Pompey was once friends and allies with Caesar, along with his former co-consul Marcus Licinius Crassus. He was even once married to Caesar's daughter, Julia, although she died in childbirth six years ago. However, his political ideas always were more conservative, and more Republican, than Caesar's, and after Julia's and Crassus's death they became political enemies as Caesar became more and more tyrannical.

Pompey currently leads old Rome, Republican Rome, against Caesar, who has marched his troops across the Rubicon and started a civil war, presumably in order to take over. Pompey deserves the respect and support of the Roman Republic during this difficult time. If Rome seeks to maintain the Republic as they know it, Pompey must keep Rome.

Opinion: Rome needs Caesar

Rome is in an uproar. Julius Caesar has crossed the Rubicon River. By doing so, he has broken the law and brought a standing army onto the Italian Peninsula. He has caused civil war.

Nevertheless, could we not all see the civil war coming for years? The patricians of the Optimate party led by Pompey and the plebeians of the Popular party led by Caesar have been fighting over the rights of plebeians since the Republic was founded. Caesar seeks to expand the Senate to include Plebeians and provide labor protection for plebeians in a way that has not been done before by any other consul or senate. He may be a patrician, but he clearly wants to help the plebeians and ordinary people.

Not to mention, he is clearly a great leader. He brought Gaul under control and controlled the administration of it, and it is now a successful colony of Rome. He has been consul before, and was very popular. He is a masterful orator and has most of the people on his side, and his army is extremely loyal, far more loyal to him than to the Senate or the Republic. If Rome is to succeed, we need a leader like him. Maybe the time of the Republic has gone.

Theater Review: Colosseum

Gladiators are a classic Roman spectacle, where slaves or professionals bravely battle fierce animals like tigers or each other as the crowd cheers on. Of course, the most famous of the gladiator arenas is in Rome itself, at the impressive Colosseum. That is where the most prominent go to view the gladiator battles, including senators and consuls.
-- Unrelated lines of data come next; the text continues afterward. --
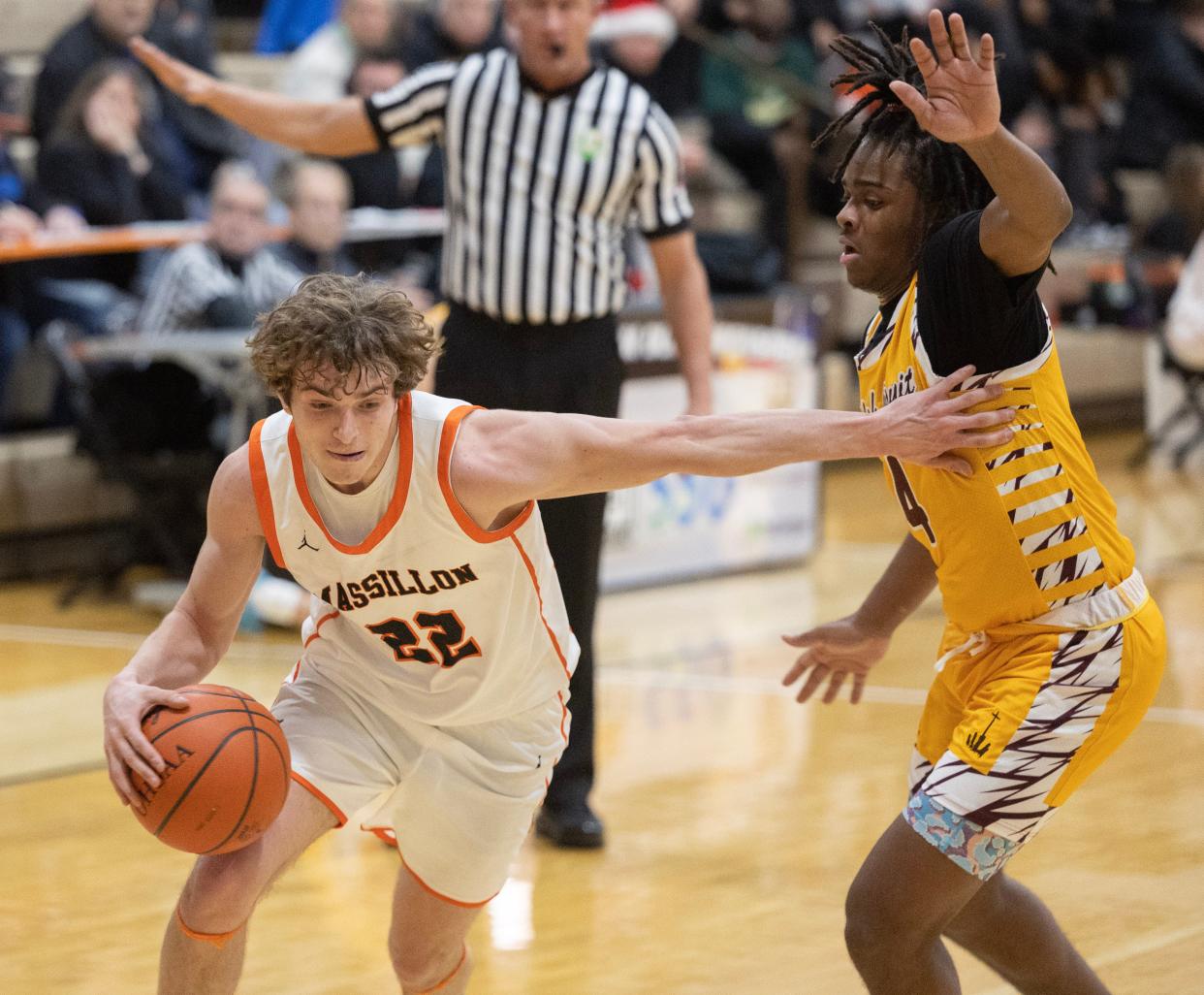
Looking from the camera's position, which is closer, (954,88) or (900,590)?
(954,88)

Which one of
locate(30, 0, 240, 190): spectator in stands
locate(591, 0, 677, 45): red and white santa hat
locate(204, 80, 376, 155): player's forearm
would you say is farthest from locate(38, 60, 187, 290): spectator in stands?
locate(204, 80, 376, 155): player's forearm

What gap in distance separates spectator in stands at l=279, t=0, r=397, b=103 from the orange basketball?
24.6 feet

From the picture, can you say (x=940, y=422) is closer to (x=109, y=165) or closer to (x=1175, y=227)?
(x=109, y=165)

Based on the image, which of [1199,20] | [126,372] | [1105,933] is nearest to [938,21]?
[1105,933]

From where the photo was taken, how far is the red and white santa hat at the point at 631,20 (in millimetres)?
11508

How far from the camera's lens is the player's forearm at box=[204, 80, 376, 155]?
5.05 metres

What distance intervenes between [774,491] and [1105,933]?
4772 millimetres

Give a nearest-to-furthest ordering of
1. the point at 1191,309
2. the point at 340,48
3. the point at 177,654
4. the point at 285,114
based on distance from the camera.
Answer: the point at 177,654
the point at 285,114
the point at 1191,309
the point at 340,48

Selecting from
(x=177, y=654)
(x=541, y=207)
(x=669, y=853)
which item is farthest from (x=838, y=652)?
(x=541, y=207)

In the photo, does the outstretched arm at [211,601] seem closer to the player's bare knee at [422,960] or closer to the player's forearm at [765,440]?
the player's bare knee at [422,960]

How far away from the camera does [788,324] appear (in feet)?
30.2

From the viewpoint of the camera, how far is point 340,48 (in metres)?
10.3

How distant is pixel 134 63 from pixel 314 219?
165 centimetres

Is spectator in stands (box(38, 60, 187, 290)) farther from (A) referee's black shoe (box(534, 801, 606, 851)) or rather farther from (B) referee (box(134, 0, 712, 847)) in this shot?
(A) referee's black shoe (box(534, 801, 606, 851))
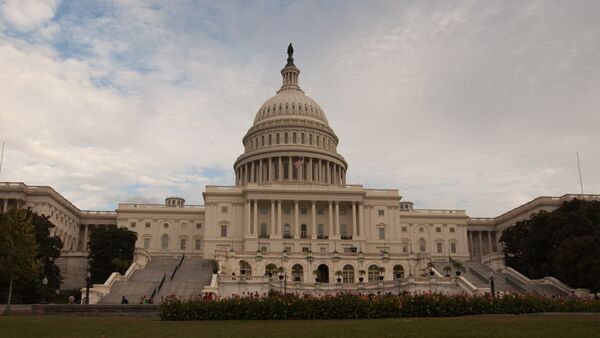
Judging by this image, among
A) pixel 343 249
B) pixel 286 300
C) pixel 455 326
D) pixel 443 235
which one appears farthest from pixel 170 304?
pixel 443 235

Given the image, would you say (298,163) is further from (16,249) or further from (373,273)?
(16,249)

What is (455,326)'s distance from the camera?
2484 cm

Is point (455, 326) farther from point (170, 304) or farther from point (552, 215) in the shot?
point (552, 215)

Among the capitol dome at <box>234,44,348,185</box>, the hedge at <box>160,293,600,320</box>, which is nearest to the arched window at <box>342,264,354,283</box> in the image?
the capitol dome at <box>234,44,348,185</box>

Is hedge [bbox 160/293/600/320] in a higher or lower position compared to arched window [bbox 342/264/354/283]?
lower

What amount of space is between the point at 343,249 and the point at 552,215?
3237 cm

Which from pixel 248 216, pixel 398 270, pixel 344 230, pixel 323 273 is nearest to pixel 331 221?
pixel 344 230

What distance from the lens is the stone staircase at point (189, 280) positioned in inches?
2454

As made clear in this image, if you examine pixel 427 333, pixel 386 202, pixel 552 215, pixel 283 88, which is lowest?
pixel 427 333

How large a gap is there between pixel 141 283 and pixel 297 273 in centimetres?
2005

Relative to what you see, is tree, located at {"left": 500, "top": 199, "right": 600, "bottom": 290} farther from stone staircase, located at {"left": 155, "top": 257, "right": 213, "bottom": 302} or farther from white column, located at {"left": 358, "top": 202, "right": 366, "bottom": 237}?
stone staircase, located at {"left": 155, "top": 257, "right": 213, "bottom": 302}

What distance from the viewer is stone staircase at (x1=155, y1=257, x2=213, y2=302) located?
62344 millimetres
The gladiator battle that I attended was a very famous professional gladiator battling a tiger. The gladiator had bought his way out of slavery with money made fighting in the Colosseum, and decided to continue to try to make his fortune there. The tiger had been starved in order to make it even more ferocious, so everything was set for an epic fight.

The battle was exciting from beginning to end. Although the gladiator started with sword in hand, it was knocked from him. He continued to fight, but at the end of a bloody fight the tiger had won. Truly a magnificent spectacle, the Colosseum provides perfect entertainment for an afternoon.

Mythology: Castor and Pollux, the Gemini

The Gemini twins were born of Leda, a Greek queen. Castor was the son of Tyndareus, Pollux the son of Jupiter, although they were born at the same time and nearly identical. They were inseparable since birth although there was one very important difference between the two: Pollux was immortal.

When Castor died, Pollux decided that he could not live without him. Pollux decided to try to rescue him from the Underworld. When that failed, he bargained with his father Jupiter to release Castor from the Underworld. Zeus agreed, and from then on Castor and Pollux both spent half of the time on Olympus with the gods and half of the time in the world of the dead, but always together.

Romans worship Castor and Pollux for their military skills. Legend has it that when the Romans fought the Etruscans hundreds of years ago, they saw visions of Castor and Pollux fighting for Rome. Since then, Romans have tried to keep Castor and Pollux fighting for the Romans.